State law allowing such videotaping has been on the books since 1977, though (Statute 19.90, also referred to as the “Wisconsin Photographers’ Bill of Rights”).

“Whenever a governmental body holds a meeting in open session, the body shall make a reasonable effort to accommodate any person desiring to record, film or photograph the meeting,” it reads. As long the photographer isn’t interfering with the session or its participants, he or she is allowed to film, and without need for permission beforehand.

After the citizen with the video camera gets removed, the session is then delayed by one who appears to be speaker pro tempore Bill Kramer, who requests other attendees in the gallery to put cameras away.

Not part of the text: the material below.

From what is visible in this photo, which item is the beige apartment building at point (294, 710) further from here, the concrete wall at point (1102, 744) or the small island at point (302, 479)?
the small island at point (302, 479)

Next, in a not clearly audible statement, a woman from the gallery sounds as if she stipulates Statute 19.90 in defense of those citizens, but the assumed Kramer only responds with “that’s nice.”

He then tries to justify his forced removal of those Wisconsin citizens by citing something completely different – the state’s Assembly Rules, which were last modified earlier this year. “Under Assembly Rule 26, only credentialed members of the press are allowed to use recording devices in this chamber; guests may not,” he says.

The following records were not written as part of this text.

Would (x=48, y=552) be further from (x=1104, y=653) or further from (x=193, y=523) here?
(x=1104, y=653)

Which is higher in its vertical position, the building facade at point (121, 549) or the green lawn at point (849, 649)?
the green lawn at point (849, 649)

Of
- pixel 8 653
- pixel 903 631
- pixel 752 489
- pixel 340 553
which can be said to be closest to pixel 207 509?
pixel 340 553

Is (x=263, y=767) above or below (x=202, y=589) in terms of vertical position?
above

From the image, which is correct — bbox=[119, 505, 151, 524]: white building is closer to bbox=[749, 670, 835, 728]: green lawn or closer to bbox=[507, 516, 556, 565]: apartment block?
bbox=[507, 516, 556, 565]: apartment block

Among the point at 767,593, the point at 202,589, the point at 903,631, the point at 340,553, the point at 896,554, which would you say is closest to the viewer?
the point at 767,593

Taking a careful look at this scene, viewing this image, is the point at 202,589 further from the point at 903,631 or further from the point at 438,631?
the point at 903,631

But the assumed Kramer is wrong, and in two different ways. First of all, he’s citing the wrong rule. The only portion of Rule 26 that seems in any way relevant states “a person…may not possess or use in the assembly chamber a microphone designed to pick up conversation more than 10 feet away from the microphone.”  In other words, only the assembly can decide to amplify any discourse of a session, and no one can try to secretly broadcast it within the chambers. And it specifies “microphone” – it doesn’t say camera or video recorder.

Second, the rule he must have been thinking of isn’t pertinent, either. Assembly Rule 25  (“Admission to the floor of the assembly”) reads that only “representatives of news media that regularly publish or broadcast reports available to the general public who are actively engaged in reporting the proceedings of the assembly” are allowed on the assembly floor. But it has no restrictions on anyone – even non-media – from being present with cameras in the gallery, which is where these ejected persons were sitting.